Consigna de trabajo | Por favor, resume en forma de lista el párrafo del texto sobre las jornaleras de Huelva que empieza por «Una simple protesta» y conserva sus datos principales.

Fragmento fuente |
──────────────────────────────
Pero hay otro eslabón débil en la provincia también relacionado con el campo y ocupado fundamentalmente por mujeres. El colectivo de Jornaleras de Huelva en Lucha lleva tiempo denunciando las condiciones de trabajo que se sufren en los tajos de la provincia. Con un convenio colectivo que las deja indefensas en muchas ocasiones y que encima no se respeta en multitud de casos.
Una simple protesta ante condiciones de trabajo que no se pueden asumir origina despidos (en el campo eso es que no te vuelven a llamar al día siguiente), año tras año se endurecen las condiciones en cuanto a kilos recogidos y se va fomentando la competencia entre compañeras. Las horas extra no se pagan como corresponde, no hay baños en muchas de las instalaciones ni se quiere dar permiso para parar e ir al baño cuando lo hay. No se paga el kilometraje en los desplazamientos al trabajo. El sueldo por convenio es de 39 euros diarios, algo ya de por sí vergonzoso, pero a esto tienen que restar los cinco euros que pagan en coches compartidos para desplazarse al trabajo. El sueldo al final es de 34 euros diarios sin contar el gasto en comida que también está ahí.
──────────────────────────────
Registros de una colección de datos |
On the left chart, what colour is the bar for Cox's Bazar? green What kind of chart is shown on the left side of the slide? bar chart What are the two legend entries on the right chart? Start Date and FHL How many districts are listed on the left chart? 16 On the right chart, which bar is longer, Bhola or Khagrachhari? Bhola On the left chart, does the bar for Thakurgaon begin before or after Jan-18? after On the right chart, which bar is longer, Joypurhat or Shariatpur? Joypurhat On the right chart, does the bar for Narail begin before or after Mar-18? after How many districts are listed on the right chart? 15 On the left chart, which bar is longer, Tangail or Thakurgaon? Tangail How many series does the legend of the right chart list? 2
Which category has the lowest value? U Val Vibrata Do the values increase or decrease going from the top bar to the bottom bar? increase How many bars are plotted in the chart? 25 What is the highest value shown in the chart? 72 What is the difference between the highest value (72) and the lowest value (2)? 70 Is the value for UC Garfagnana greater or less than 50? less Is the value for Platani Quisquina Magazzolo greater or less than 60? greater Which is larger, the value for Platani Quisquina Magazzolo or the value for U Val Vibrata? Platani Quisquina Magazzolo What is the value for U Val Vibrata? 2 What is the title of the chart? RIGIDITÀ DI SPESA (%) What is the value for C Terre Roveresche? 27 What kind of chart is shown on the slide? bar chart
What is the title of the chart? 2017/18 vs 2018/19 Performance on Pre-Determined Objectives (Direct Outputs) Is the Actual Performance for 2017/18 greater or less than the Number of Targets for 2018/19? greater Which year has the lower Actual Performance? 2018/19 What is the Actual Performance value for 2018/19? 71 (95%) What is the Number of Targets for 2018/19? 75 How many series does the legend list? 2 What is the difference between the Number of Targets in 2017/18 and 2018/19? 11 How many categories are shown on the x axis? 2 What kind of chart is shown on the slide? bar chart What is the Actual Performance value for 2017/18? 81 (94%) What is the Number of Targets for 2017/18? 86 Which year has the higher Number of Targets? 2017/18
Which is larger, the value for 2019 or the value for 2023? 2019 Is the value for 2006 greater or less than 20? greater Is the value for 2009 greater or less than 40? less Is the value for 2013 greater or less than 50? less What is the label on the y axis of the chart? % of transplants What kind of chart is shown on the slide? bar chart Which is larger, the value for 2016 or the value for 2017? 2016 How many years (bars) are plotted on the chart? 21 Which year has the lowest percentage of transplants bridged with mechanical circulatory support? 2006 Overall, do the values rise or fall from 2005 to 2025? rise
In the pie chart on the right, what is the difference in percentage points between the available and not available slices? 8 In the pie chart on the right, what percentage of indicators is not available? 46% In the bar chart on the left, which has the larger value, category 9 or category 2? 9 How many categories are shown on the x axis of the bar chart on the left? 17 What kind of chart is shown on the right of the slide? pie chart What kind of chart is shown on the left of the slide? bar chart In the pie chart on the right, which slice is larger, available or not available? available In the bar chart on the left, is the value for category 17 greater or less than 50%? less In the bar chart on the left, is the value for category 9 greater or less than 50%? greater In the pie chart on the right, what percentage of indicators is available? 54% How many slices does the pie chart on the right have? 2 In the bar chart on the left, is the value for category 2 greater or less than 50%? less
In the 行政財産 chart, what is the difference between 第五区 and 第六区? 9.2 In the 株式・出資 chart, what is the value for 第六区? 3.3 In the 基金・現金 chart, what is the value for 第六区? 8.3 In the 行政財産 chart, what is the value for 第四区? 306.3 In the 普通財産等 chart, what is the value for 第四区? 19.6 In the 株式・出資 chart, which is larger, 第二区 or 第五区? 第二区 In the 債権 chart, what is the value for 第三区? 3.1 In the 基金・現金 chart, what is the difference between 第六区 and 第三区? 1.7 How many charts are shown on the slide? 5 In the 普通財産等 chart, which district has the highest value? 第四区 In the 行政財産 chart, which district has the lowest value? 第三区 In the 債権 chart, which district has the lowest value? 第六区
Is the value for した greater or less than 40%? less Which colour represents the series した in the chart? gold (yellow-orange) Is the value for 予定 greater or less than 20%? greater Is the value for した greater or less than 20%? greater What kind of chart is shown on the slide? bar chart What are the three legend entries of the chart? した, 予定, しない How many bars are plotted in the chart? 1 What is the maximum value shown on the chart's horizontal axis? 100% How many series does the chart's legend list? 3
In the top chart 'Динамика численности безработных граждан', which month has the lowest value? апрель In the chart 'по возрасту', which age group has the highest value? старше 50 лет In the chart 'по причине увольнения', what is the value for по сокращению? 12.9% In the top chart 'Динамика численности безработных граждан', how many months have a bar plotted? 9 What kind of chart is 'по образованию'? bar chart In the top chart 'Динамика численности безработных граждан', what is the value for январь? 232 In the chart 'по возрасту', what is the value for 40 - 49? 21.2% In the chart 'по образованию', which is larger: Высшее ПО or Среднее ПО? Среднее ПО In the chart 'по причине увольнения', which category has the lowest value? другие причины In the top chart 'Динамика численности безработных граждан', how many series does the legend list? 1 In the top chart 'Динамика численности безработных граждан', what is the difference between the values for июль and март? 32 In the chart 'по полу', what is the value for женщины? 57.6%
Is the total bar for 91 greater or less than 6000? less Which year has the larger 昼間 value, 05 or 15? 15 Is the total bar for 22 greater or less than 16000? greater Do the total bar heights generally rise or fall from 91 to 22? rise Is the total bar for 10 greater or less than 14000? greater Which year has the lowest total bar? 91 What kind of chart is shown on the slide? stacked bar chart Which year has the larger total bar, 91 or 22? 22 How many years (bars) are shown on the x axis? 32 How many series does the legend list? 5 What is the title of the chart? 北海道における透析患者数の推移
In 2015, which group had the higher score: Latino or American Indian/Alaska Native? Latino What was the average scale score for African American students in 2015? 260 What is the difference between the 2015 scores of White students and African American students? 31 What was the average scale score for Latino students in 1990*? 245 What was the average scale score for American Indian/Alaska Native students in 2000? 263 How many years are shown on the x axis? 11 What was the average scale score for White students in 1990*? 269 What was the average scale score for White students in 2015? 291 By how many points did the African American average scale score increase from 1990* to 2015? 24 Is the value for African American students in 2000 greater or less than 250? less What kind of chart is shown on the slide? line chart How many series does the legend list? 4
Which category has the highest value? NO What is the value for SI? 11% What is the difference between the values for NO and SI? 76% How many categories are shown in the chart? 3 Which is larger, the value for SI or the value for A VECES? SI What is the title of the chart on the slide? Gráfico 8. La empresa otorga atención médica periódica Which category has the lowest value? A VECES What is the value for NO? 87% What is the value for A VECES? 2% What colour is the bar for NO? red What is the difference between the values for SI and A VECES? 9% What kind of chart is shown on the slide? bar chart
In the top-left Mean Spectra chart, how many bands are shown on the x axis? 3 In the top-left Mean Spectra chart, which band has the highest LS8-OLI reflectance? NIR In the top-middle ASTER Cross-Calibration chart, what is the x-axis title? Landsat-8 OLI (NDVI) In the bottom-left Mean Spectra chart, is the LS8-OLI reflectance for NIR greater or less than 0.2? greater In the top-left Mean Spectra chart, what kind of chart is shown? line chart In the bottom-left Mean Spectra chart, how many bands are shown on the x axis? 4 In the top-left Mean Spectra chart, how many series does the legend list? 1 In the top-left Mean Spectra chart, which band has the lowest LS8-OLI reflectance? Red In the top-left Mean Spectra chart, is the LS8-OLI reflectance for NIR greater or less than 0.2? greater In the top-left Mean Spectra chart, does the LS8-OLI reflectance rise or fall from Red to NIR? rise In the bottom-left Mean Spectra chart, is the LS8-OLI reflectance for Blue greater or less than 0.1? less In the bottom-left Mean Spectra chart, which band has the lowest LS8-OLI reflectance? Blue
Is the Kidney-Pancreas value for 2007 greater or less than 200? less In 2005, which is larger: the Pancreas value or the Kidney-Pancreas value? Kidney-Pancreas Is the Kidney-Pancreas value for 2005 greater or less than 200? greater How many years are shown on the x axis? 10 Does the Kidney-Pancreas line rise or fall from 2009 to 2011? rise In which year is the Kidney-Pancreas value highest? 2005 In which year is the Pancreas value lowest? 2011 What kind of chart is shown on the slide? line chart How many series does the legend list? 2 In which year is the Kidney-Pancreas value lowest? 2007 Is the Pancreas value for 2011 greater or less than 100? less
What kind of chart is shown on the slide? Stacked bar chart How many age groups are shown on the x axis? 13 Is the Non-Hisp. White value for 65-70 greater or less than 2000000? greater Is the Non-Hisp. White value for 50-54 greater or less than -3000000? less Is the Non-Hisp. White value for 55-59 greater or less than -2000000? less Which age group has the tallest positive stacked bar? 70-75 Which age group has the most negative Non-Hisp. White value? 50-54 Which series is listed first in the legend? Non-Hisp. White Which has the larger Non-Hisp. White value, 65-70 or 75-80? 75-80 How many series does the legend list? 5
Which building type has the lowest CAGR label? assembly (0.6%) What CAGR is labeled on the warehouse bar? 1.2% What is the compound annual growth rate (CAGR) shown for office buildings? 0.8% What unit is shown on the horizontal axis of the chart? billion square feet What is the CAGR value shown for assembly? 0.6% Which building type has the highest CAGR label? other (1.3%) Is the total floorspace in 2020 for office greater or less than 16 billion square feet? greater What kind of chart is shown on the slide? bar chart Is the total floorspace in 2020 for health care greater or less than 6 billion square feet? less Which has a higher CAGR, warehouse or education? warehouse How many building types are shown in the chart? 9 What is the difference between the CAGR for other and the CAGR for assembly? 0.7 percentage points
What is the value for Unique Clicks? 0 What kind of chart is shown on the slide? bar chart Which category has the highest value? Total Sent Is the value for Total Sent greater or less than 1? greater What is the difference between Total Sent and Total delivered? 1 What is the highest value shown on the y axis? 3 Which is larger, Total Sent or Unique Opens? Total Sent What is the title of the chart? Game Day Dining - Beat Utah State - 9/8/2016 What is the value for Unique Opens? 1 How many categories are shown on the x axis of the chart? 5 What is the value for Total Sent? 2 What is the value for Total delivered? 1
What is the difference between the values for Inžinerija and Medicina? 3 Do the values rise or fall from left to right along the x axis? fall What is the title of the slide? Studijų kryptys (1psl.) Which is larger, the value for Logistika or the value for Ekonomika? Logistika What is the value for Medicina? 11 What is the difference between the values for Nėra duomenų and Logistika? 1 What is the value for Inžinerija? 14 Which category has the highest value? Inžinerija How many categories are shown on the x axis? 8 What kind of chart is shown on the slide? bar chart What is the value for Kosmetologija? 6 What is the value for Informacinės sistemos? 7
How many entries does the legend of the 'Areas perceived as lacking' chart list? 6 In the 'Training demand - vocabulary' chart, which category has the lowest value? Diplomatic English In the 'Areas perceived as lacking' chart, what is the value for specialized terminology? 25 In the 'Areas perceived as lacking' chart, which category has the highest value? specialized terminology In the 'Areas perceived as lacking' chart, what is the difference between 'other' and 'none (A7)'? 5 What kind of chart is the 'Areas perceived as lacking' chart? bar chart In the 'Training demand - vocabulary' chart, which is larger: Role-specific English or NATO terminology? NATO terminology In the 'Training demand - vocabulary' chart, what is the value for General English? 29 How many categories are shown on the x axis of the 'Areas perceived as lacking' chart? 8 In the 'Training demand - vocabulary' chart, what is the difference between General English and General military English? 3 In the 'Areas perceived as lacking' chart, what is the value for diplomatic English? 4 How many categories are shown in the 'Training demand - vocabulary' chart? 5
──────────────────────────────
Espacio de respuesta |
- Protestar por condiciones inasumibles provoca despidos: en el campo, eso significa que no te vuelven a llamar al día siguiente.
- Año tras año se endurecen las exigencias de kilos recogidos y se fomenta la competencia entre compañeras.
- Las horas extra no se pagan como corresponde.
- En muchas instalaciones no hay baños, y donde los hay no se quiere dar permiso para parar e ir.
- No se paga el kilometraje de los desplazamientos al trabajo.
- El sueldo por convenio es de 39 euros diarios. Al restar los cinco euros del coche compartido, quedan 34 euros, sin contar el gasto en comida.